*Task details*. The lines wanted run from the first one below through the one with "Amazon.com: The Heart". Return them exactly.

*Exercise input*.
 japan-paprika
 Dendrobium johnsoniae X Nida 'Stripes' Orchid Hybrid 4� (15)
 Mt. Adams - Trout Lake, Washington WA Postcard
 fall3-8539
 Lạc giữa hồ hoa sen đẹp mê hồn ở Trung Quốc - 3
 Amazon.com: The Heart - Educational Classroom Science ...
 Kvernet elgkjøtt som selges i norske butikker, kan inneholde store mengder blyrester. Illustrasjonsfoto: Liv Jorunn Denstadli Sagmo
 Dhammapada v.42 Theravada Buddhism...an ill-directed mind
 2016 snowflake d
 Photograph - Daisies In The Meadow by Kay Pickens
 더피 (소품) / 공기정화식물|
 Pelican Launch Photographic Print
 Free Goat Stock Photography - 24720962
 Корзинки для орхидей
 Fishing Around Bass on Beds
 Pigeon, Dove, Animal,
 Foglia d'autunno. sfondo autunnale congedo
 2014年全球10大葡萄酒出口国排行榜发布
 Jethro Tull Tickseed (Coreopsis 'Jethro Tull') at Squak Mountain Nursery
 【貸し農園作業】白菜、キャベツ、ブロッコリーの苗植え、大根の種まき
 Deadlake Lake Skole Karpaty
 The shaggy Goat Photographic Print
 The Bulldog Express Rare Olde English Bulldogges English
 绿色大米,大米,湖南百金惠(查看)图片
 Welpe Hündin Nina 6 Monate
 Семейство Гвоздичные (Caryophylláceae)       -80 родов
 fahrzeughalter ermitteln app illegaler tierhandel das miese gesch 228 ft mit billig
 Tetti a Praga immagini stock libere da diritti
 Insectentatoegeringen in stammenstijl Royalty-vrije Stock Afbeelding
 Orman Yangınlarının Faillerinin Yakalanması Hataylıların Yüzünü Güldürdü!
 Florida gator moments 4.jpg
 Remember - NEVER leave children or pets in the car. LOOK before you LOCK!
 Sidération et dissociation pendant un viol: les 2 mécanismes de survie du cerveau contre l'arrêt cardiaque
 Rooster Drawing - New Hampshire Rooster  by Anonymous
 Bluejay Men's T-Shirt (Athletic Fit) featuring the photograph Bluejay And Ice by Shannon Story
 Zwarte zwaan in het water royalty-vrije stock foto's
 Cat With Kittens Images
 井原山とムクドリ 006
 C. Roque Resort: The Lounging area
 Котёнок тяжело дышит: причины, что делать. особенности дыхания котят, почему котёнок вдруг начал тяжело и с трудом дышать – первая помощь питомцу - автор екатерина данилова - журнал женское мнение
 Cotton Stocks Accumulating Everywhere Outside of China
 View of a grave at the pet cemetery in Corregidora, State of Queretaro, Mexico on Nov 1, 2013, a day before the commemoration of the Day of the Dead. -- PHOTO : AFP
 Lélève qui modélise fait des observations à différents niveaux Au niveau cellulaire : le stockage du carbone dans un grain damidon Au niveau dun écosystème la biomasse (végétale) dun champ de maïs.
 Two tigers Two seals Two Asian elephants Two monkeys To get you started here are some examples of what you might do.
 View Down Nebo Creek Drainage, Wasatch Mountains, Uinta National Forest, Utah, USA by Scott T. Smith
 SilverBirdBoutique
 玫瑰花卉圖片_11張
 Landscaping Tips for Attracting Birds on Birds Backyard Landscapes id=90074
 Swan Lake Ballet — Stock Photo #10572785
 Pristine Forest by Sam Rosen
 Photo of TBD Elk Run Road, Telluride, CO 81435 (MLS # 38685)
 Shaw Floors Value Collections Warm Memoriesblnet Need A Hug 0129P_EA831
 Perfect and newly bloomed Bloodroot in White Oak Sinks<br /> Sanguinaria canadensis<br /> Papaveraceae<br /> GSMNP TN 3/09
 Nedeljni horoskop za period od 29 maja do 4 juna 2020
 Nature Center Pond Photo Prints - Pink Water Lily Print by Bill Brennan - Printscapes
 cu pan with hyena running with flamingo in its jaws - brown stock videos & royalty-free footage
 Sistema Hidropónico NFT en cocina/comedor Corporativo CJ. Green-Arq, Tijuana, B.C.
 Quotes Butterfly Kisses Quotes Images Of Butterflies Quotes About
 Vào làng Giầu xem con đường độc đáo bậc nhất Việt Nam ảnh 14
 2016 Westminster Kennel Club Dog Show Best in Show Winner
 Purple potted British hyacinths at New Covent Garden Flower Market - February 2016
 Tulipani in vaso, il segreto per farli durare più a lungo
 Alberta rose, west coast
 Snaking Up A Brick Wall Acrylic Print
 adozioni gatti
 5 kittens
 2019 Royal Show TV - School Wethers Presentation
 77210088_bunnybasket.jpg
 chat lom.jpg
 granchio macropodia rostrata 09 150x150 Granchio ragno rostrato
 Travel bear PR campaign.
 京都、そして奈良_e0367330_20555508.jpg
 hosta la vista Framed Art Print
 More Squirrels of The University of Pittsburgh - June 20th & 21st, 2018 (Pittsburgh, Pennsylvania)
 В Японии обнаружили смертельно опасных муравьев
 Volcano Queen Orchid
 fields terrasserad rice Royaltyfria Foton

*Result of this task*.
 japan-paprika
 Dendrobium johnsoniae X Nida 'Stripes' Orchid Hybrid 4� (15)
 Mt. Adams - Trout Lake, Washington WA Postcard
 fall3-8539
 Lạc giữa hồ hoa sen đẹp mê hồn ở Trung Quốc - 3
 Amazon.com: The Heart - Educational Classroom Science ...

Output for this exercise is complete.